„Nur ein PR-Schachzug“? Die iranische Sittenpolizei soll abgeschafft werden

Im Iran laufen mehr und mehr Frauen durch die Straßen, ohne den vorgeschriebenen Hijab zu tragen.

Der iranische Generalstaatsanwalt Mohammad Jafar Montazeri hatte am Wochenende überraschend bekannt gegeben, dass die Einheiten der Sittenpolizei geschlossen worden seien. Die Aussagen wurden allerdings nicht von einem Beamten der Regionspolizei bestätigt. Die Sittenpolizei untersteht dem Innenministerium und letztlich dem religiösen Oberhaupt der islamischen Republik Ayatollah Chamenei – und nicht, so wie Montazeri, der Justiz.

Nur ein Ablenkungsmanöver?

"Solange nicht alle gesetzlichen Beschränkungen für die Kleidung von Frauen und die Gesetze, die das Privatleben der Bürger kontrollieren, aufgehoben werden, ist dies nur ein PR-Schachzug", meint Roya Boroumand, Mitbegründerin der in den USA ansässigen Rechtsgruppe Abdorrahman Boroumand Center. Die Abschaffung der Einheiten wäre für die Demonstrierenden, die nun einen völligen Regimewechsel fordern, „wahrscheinlich zu wenig und zu spät“, fügte sie hinzu.

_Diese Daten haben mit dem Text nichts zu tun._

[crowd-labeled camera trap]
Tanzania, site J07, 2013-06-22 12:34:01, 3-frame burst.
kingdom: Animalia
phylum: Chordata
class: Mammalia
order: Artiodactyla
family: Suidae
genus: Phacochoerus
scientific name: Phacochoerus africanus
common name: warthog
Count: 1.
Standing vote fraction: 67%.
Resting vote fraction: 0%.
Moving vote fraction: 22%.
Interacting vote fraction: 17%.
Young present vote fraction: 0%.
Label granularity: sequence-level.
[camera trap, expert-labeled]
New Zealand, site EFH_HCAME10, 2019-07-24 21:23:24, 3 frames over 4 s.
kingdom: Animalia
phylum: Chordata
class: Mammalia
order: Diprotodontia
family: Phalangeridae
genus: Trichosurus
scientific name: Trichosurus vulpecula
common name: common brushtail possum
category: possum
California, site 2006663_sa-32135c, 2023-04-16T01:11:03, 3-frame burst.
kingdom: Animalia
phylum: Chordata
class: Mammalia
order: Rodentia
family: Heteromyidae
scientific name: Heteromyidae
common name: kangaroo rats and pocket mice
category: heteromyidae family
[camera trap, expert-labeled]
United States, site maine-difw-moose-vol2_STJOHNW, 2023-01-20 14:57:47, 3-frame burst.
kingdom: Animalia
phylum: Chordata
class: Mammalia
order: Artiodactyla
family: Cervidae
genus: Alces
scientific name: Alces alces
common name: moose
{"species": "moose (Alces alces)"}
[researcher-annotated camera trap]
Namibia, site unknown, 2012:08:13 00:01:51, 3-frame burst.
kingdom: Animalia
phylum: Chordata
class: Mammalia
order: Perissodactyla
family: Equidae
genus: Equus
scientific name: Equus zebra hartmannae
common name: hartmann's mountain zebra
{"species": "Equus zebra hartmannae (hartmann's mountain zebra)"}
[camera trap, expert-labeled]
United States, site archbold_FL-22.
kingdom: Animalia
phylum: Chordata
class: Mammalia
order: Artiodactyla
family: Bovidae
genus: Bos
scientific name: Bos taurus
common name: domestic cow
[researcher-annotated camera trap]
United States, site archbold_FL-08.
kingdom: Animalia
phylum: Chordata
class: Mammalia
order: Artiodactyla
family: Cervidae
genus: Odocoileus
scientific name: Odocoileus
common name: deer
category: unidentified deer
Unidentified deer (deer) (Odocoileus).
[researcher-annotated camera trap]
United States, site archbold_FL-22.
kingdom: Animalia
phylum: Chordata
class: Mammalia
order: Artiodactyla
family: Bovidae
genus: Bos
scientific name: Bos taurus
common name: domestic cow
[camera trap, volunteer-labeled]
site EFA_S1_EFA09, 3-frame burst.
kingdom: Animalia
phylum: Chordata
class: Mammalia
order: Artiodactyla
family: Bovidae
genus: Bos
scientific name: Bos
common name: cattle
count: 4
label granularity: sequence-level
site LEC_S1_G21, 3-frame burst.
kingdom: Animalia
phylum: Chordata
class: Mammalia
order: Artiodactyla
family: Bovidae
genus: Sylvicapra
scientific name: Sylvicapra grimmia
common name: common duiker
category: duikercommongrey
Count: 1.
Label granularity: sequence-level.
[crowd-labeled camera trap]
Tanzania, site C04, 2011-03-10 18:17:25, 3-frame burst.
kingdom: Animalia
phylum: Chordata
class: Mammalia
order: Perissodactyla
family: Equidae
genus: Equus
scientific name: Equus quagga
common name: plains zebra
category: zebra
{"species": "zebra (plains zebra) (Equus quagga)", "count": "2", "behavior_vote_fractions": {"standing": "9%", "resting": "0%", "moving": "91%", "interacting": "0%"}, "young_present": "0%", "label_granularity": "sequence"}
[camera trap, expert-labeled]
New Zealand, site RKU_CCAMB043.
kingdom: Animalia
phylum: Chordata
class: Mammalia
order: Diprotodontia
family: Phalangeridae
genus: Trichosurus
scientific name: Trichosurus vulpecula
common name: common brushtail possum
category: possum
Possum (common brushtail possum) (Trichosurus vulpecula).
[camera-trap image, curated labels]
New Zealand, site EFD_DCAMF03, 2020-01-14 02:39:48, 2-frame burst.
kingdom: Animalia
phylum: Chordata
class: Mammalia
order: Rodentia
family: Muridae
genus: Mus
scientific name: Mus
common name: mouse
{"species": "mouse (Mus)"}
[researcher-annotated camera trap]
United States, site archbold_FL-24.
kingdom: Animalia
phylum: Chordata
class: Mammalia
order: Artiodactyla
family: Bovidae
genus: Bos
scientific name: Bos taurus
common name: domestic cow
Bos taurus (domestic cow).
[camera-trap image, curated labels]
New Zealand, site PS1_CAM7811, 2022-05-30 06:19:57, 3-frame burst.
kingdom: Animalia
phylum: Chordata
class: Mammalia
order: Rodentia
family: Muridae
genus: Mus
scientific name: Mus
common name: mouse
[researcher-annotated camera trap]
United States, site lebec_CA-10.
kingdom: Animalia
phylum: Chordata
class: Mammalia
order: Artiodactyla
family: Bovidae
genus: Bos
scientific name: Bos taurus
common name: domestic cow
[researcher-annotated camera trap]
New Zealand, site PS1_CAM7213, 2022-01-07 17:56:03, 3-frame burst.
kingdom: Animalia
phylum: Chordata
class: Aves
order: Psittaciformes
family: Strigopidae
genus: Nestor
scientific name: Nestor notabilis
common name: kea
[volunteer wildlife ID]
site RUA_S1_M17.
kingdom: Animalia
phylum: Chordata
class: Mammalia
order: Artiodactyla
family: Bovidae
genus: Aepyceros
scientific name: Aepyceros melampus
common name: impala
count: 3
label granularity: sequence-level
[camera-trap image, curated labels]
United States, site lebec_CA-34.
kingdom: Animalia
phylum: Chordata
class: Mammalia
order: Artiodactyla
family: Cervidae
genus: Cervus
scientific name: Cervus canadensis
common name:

Auch der iranische Journalist Omid Memarian sieht in der Ankündigung Montazeris ein Ablenkungsmanöver: „Die angebliche Aussetzung der iranischen Sittenpolizei bedeutet gar nichts, da sie aufgrund des massiven zivilen Ungehorsams der Frauen und der Missachtung der Hijab-Vorschriften bereits irrelevant geworden ist“. Der leitende Iran-Analyst bei Democracy for the Arab World Now bezeichnete den verpflichtenden Hijab als eine der Säulen der islamischen Republik: „Die Abschaffung dieser Gesetze und Strukturen würde eine grundlegende Veränderung der Identität und der Existenz der Islamischen Republik bedeuten“.

Keine Änderung der Kleidervorschriften

Aktivistinnen und Aktivisten betonen, dass eine Abschaffung der Sittenpolizei keine Änderung der strikten Kleidervorschriften erwirken werde. Die iranische Kopftuchpolitik stellt eine wichtige ideologische Stütze der klerikalen Führung des Landes dar. Es wird daher befürchtet, dass das Innenministerium eher seine Taktik bei der Durchsetzung des Kopftuchs ändern wird.

Die Erklärung Montazeris und die Verwirrung, die seine Äußerungen auslösten, wurden als Zeichen für die Unruhe innerhalb des Regimes über den Umgang mit den Protesten gewertet, die trotz der Niederschlagung im ganzen Land weitergehen.

In den sozialen Medien wurde ab Montag zu einem dreitägigen Streik aufgerufen.

Die Proteste waren vor mehr als zwei Monaten durch den Tod der 22-jährigen Kurdin Mahsa Amini (kurdisch: Jina Amini) nach ihrer Verhaftung durch die Sittenpolizei in Teheran ausgelöst worden. Nach Angaben der in Norwegen ansässigen Gruppe Iran Human Rights wurden bei den Ausschreitungen bereits mehr als 500 Menschen getötet.

Die Patrouillen der Sittenpolizei wurden 2006 während der Präsidentschaft des ultrakonservativen Mahmoud Ahmadinejad eingeführt. Die klerikale Führung hatte die Regeln, einschließlich des Hijabs, aber schon lange vorher streng durchgesetzt.